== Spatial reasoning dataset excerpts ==
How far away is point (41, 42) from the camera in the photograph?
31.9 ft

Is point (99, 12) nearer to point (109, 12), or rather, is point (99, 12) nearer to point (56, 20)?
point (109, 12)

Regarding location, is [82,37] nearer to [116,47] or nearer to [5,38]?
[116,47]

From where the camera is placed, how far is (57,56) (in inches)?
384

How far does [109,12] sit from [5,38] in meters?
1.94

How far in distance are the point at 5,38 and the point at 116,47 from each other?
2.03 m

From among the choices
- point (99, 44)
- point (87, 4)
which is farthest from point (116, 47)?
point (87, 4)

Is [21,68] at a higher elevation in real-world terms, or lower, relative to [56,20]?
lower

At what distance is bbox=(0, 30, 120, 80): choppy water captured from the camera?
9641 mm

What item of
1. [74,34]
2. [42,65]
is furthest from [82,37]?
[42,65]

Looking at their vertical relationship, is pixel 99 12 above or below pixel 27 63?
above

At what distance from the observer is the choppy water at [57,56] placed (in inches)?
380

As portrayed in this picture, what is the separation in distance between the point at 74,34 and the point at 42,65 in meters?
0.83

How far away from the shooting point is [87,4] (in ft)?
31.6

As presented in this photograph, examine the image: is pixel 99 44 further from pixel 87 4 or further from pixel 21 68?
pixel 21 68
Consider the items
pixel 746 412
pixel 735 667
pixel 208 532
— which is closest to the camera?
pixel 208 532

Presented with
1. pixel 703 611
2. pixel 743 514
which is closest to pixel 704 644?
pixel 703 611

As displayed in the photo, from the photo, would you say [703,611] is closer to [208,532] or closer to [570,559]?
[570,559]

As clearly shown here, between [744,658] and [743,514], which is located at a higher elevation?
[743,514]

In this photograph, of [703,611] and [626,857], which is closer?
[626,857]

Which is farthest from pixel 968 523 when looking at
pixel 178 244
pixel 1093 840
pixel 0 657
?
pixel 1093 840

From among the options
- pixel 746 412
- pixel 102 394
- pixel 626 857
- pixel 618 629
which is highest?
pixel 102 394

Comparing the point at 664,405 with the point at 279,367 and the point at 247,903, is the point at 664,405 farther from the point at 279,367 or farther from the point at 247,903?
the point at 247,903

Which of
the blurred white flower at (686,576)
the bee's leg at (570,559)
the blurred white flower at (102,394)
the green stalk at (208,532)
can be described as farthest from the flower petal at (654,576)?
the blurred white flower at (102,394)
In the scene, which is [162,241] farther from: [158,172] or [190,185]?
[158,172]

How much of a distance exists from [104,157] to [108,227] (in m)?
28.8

== Your goal ==
Copy out each line of the records above that contains the word "with".

== The reply ==
Presented with
Comparing the point at 664,405 with the point at 279,367 and the point at 247,903, is the point at 664,405 farther from the point at 279,367 or farther from the point at 247,903?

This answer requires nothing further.